◆ Goal of the exercise ◆
Pick up the notebook excerpt below on pairing encoders with decoders right after its final line, and keep writing it in the same style.

◆ Page excerpt ◆
────────────────────
# Architectures

The aim of this notebook is to test different encoder-decoder combinations.Based on the earlier results, we limited the decoders to two most successful ones:

- [Unet++](https://arxiv.org/pdf/1807.10165.pdf)
- [DeepLabV3](https://arxiv.org/abs/1706.05587)

These will now be combined with different encoders:
- [ResNet](https://arxiv.org/abs/1512.03385)
- [ResNeXt](https://arxiv.org/abs/1611.05431)
- [VGG](https://arxiv.org/abs/1409.1556)
- [EfficientNet](https://arxiv.org/abs/1905.11946)
- [Inception](https://arxiv.org/abs/1409.4842)

## Google Colab

The first cell will only be run in Google Colab, the second one locally as well.

In [2]:
import sys

IN_COLAB = 'google.colab' in sys.modules

if IN_COLAB:
    # noinspection PyUnresolvedReferences
    from google.colab import drive
    drive.mount('/content/drive')

In [3]:
import os
import glob

# let's keep this cell at the beginning for every notebook
# for more convenient training in Google Colab
def get_root_path(filename: str) -> str: 
    """Get root path based on notebook's name."""
────────────────────
◆ Given information ◆
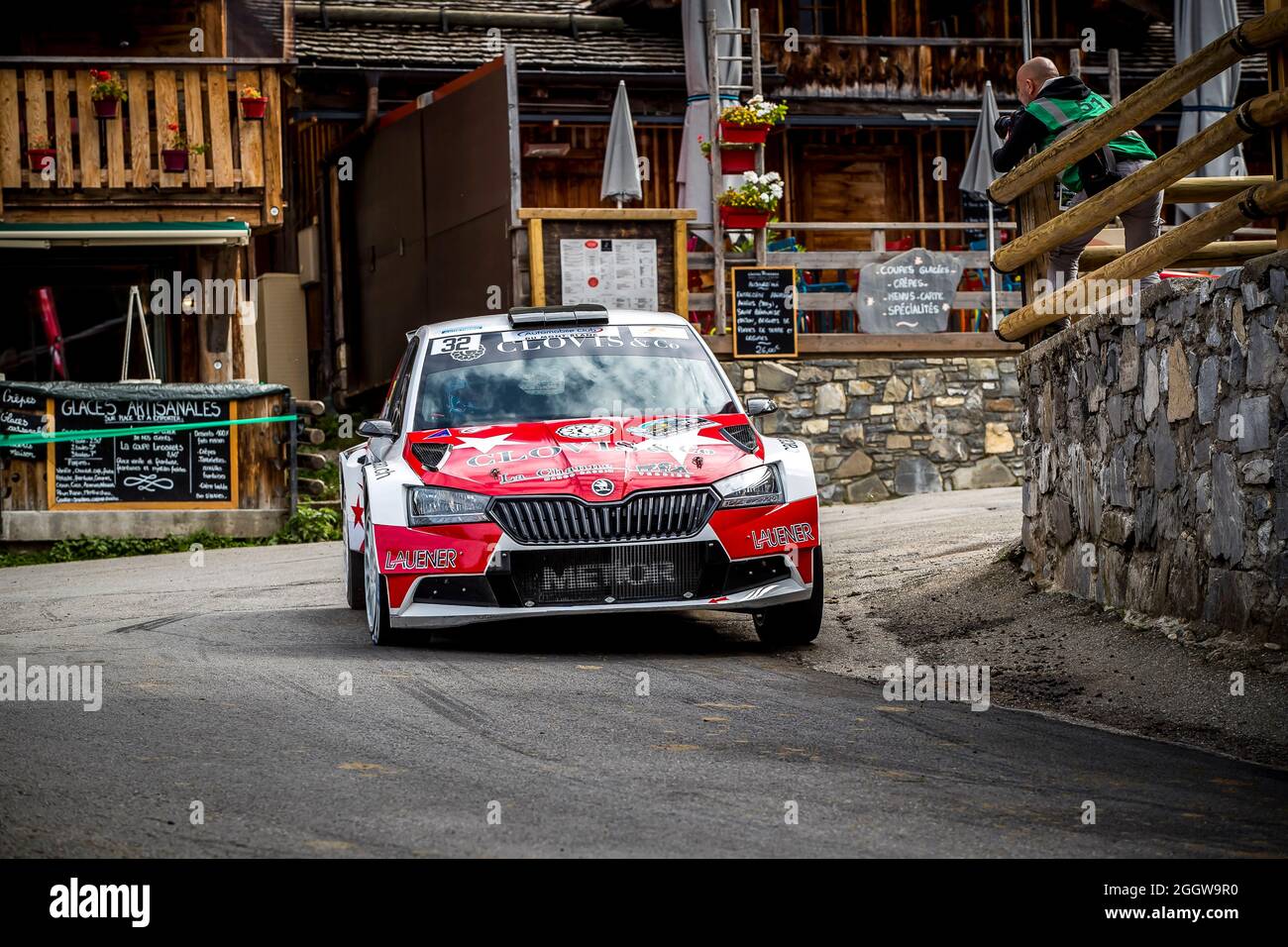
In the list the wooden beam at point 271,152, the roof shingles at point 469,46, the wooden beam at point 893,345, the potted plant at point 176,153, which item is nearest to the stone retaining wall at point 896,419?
the wooden beam at point 893,345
────────────────────
◆ Result below ◆
    filepath = glob.glob(os.getcwd() + '/**/' + filename, recursive = True)[0]
    return os.path.dirname(os.path.dirname(filepath))

ROOT_PATH = get_root_path('backbones.ipynb')
sys.path.append(ROOT_PATH)

# go to the drive directory
os.chdir(ROOT_PATH) if IN_COLAB else None

## Imports

In [4]:
import os
import cv2
import torch

import albumentations as A
import segmentation_models_pytorch as smp

from sklearn.model_selection import KFold
from scripts.evaluation import EvaluationMonitor, get_best_f1_per_setup
from scripts.preprocessing import RoadDataset, split_data
from scripts.training import train_model, setup_seed
from torch.utils.data import DataLoader, SubsetRandomSampler

In [5]:
# necessary for downloading some of the models
import ssl
ssl._create_default_https_context = ssl._create_unverified_context

In [6]:
setup_seed(16)

## Data

In [5]:
# specify train directory
train_directory = os.path.join(ROOT_PATH, 'data', 'raw', 'train')

In [6]:
# image paths so that all the images are used for train dataset (no test set for cv due to small training set)
image_path_train, _, mask_path_train, _ = split_data(train_directory, test_size=0)

# create train Dataset without transformations for now
train_dataset = RoadDataset(image_path_train, mask_path_train)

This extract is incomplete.